Records for this exercise: Begin

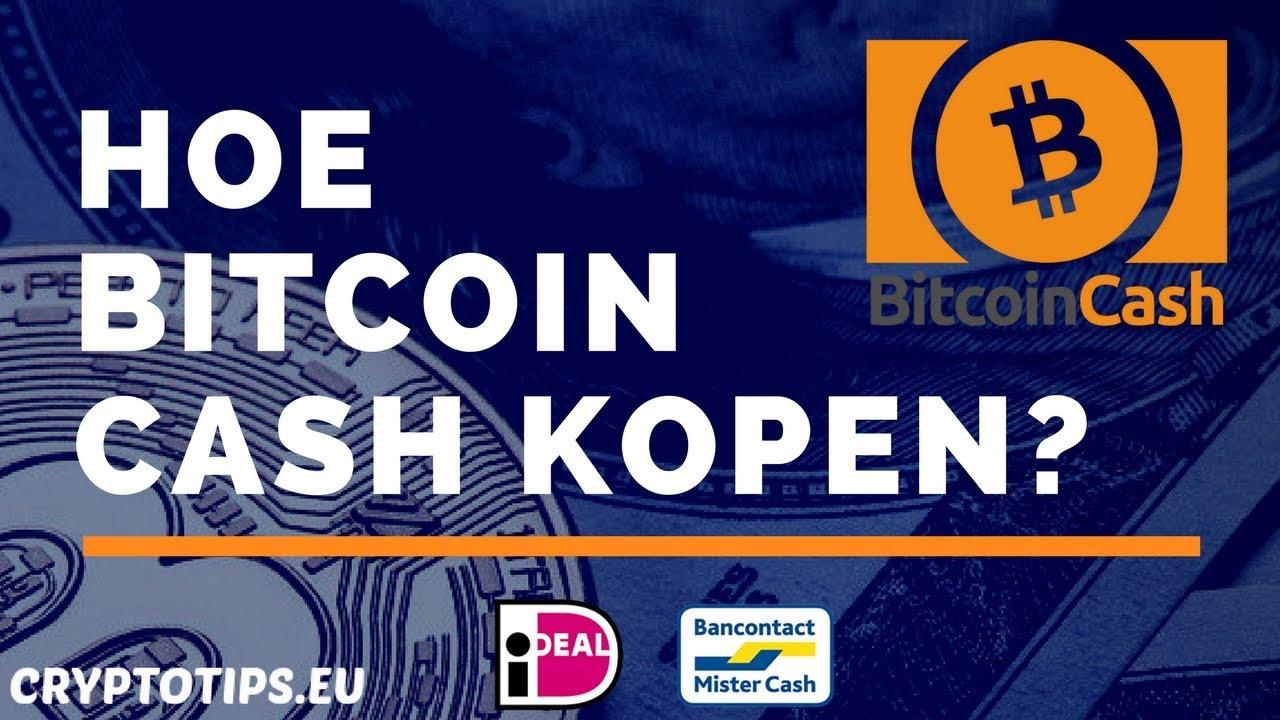 Bitcoin Cash kopen met iDEAL en opslaan in wallet (Beginner) - YouTube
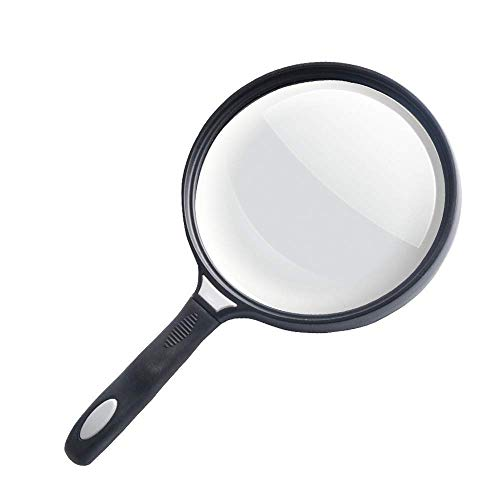 Power-High-Power-Hand-Held Magnifying Glas Nicht-Beleuchtung Optische Lens Hd Elderly Reading Zeitung Portable 125Mm Große Lens Kinder Studenten Beobachtung ()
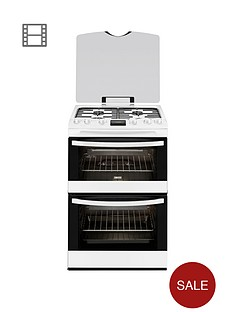 zanussi-zcg63200wa-60cm-double-oven-gas-cooker-white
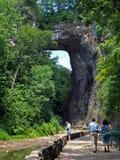 Ponte natural de Virgínia nos EUA, 2008 fotografia de stock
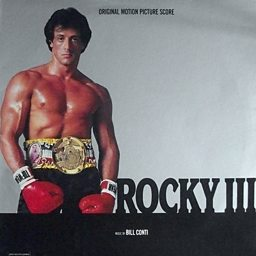 Eye of The Tiger (Rocky III)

Records for this exercise: End

Drop every picture from the data, then output all the rest exactly.

■ Response to this exercise ■
 Bitcoin Cash kopen met iDEAL en opslaan in wallet (Beginner) - YouTube
 Power-High-Power-Hand-Held Magnifying Glas Nicht-Beleuchtung Optische Lens Hd Elderly Reading Zeitung Portable 125Mm Große Lens Kinder Studenten Beobachtung ()
 zanussi-zcg63200wa-60cm-double-oven-gas-cooker-white
 Ponte natural de Virgínia nos EUA, 2008 fotografia de stock
 Eye of The Tiger (Rocky III)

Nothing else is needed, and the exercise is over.